# Your goal:
Format every one of the rows below as a JSON list of strings, with each line becoming its own string and all blank lines omitted.

# Spatial question records:

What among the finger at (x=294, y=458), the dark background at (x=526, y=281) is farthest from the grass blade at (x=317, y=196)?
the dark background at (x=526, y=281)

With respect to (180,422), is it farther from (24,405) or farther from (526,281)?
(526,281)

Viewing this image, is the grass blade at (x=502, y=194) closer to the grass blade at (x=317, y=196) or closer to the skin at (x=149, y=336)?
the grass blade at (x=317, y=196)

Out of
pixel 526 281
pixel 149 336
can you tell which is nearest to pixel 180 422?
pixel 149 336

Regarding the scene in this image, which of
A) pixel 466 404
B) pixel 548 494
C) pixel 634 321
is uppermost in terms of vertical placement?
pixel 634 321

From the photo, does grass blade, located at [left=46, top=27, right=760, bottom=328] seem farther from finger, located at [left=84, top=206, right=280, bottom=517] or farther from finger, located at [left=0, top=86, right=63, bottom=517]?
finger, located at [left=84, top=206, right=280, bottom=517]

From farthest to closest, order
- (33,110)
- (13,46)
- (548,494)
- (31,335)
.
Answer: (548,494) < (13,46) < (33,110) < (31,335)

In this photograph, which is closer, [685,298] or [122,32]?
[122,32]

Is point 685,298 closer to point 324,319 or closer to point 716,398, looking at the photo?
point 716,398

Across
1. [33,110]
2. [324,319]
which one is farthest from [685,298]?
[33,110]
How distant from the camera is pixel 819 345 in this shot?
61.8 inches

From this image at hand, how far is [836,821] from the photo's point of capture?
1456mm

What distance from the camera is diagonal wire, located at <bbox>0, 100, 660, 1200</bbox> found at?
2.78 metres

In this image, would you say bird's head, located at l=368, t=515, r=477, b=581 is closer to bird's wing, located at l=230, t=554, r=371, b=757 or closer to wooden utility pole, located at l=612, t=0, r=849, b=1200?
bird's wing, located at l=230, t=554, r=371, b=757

# Response to this task:
[
  "What among the finger at (x=294, y=458), the dark background at (x=526, y=281) is farthest from the grass blade at (x=317, y=196)?",
  "the dark background at (x=526, y=281)",
  "With respect to (180,422), is it farther from (24,405) or farther from (526,281)?",
  "(526,281)",
  "Viewing this image, is the grass blade at (x=502, y=194) closer to the grass blade at (x=317, y=196) or closer to the skin at (x=149, y=336)?",
  "the grass blade at (x=317, y=196)",
  "Out of",
  "pixel 526 281",
  "pixel 149 336",
  "can you tell which is nearest to pixel 180 422?",
  "pixel 149 336",
  "Regarding the scene in this image, which of",
  "A) pixel 466 404",
  "B) pixel 548 494",
  "C) pixel 634 321",
  "is uppermost in terms of vertical placement?",
  "pixel 634 321",
  "From the photo, does grass blade, located at [left=46, top=27, right=760, bottom=328] seem farther from finger, located at [left=84, top=206, right=280, bottom=517] or farther from finger, located at [left=0, top=86, right=63, bottom=517]?",
  "finger, located at [left=84, top=206, right=280, bottom=517]",
  "From farthest to closest, order",
  "- (33,110)",
  "- (13,46)",
  "- (548,494)",
  "- (31,335)",
  ".",
  "Answer: (548,494) < (13,46) < (33,110) < (31,335)",
  "In this photograph, which is closer, [685,298] or [122,32]?",
  "[122,32]",
  "Is point 685,298 closer to point 324,319 or closer to point 716,398, looking at the photo?",
  "point 716,398",
  "Across",
  "1. [33,110]",
  "2. [324,319]",
  "which one is farthest from [685,298]?",
  "[33,110]",
  "How distant from the camera is pixel 819 345 in this shot?",
  "61.8 inches",
  "From this image at hand, how far is [836,821] from the photo's point of capture?",
  "1456mm",
  "What distance from the camera is diagonal wire, located at <bbox>0, 100, 660, 1200</bbox> found at?",
  "2.78 metres",
  "In this image, would you say bird's head, located at l=368, t=515, r=477, b=581 is closer to bird's wing, located at l=230, t=554, r=371, b=757 or closer to wooden utility pole, located at l=612, t=0, r=849, b=1200?",
  "bird's wing, located at l=230, t=554, r=371, b=757"
]